Complete the following:
1: Duplicate the part of the Heathrow appeal text that opens with the words containing "If we win it" and closes with "Hillingdon (and others)".
2: Summarize the Heathrow appeal text in two sentences.

Page extract:
..........
Heathrow argued that the SoS(Secretary of State) Transport, when making the ANPS, had exercised his “discretion” to not take into account non-C02 GHG (or emissions post-2050), as his legal advice was not to go beyond the CC (Climate Change) Act (which excludes them) and he had “discretion” to ignore them anyway.
Friends of the Earth (England,Wales & N.Ireland) (FoE) & PlanB, again argued that much climate evidence was available and should have been considered: from the emerging Paris Agreement; draft UN-IPCC 1.5C Special Report; and further emerging thinking as demonstrated by CCAct Carbon Budgets and other strategy White Papers. Heathrow further opined that the SoS also had “discretion” on the Planning Act 2008, as that and these “emerging aspects ” were, “not an appropriate basis on which to formulate the ANPS” and were therefore “not excluded” but “can be taken into account at the DCO” (Development Consent Order) stage.
The crux appears to be that the SoS has mandatory duties under the Planning Act 2008, when new evidence emerges that would affect climate change. The Appeal Court previously found that he ignored this mandatory duty as (they found) “Paris was obviously relevant” and in our barrack-room opinion, on this, the case may hinge as the SoS does not have “discretion” here.
If we win it will maintain the ANPS as unlawful, bin a 3rd Runway and have major implications on all infrastructure projects in the UK (and maybe around the planet), as they will then need to include 1.5C climate impact assessments. If we lose, we’ll still try to win at the DCO Public Inquiry stage – when everything from Paris onwards will also need to be taken into account.
Supreme Court Permissions
This case was heard due to Heathrow’s appeal being allowed:-https://www.supremecourt.uk/news/permission-to-appeal-decisions-07-may-2020.html but the 2 other applications to Appeal to the Supreme Court were rejected:-
- from the London Borough of Hillingdon (and others)
..........
Supplied material:
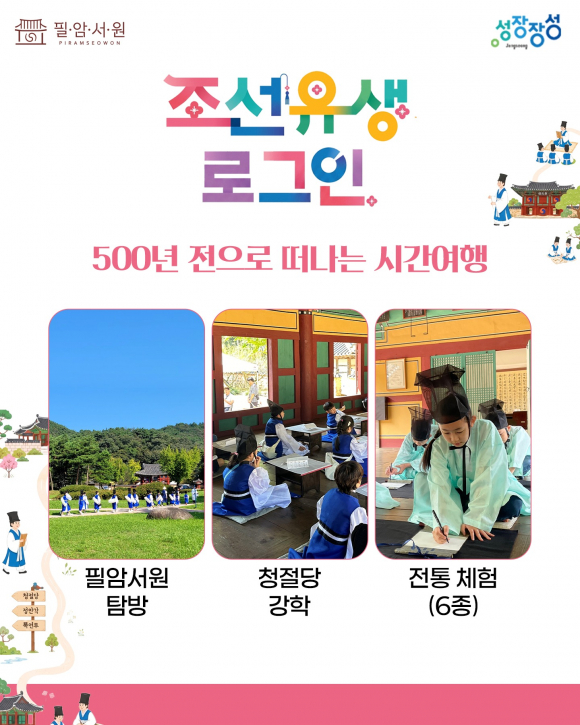 [자료 제공 필암서원. 재판매 및 DB 금지]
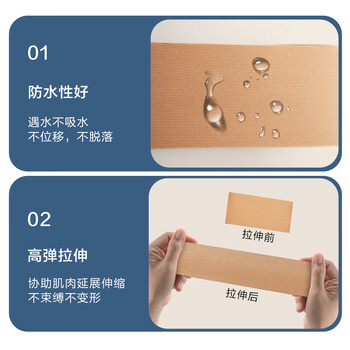 京东京造 人造丝肌肉贴 弹性胶布运动绷带 防水拉伤酸痛贴胶带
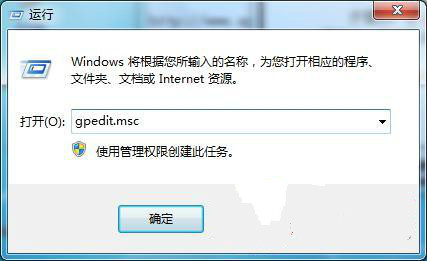 Win7系统回收站右键菜单里面找不到属性选项怎么办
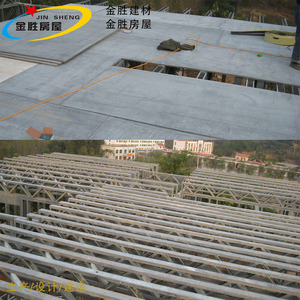 Tablero de cemento Jin Sheng para almacenes, diseño industrial de alta resistencia, superficie lisa, ignífugo - Product Image 5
..........
Solutions:
1:
If we win it will maintain the ANPS as unlawful, bin a 3rd Runway and have major implications on all infrastructure projects in the UK (and maybe around the planet), as they will then need to include 1.5C climate impact assessments. If we lose, we’ll still try to win at the DCO Public Inquiry stage – when everything from Paris onwards will also need to be taken into account.
Supreme Court Permissions
This case was heard due to Heathrow’s appeal being allowed:-https://www.supremecourt.uk/news/permission-to-appeal-decisions-07-may-2020.html but the 2 other applications to Appeal to the Supreme Court were rejected:-
- from the London Borough of Hillingdon (and others)

2: Heathrow argued that the Secretary of State for Transport had discretion to leave out non-CO2 greenhouse gases and post-2050 emissions when making the ANPS, while Friends of the Earth and PlanB argued that available climate evidence, such as the emerging Paris Agreement, should have been considered. The authors believe the case may hinge on the Secretary of State's mandatory duties under the Planning Act 2008, and they say that a win would keep the ANPS unlawful and scrap a third runway, while a loss would lead them to continue the fight at the DCO Public Inquiry stage.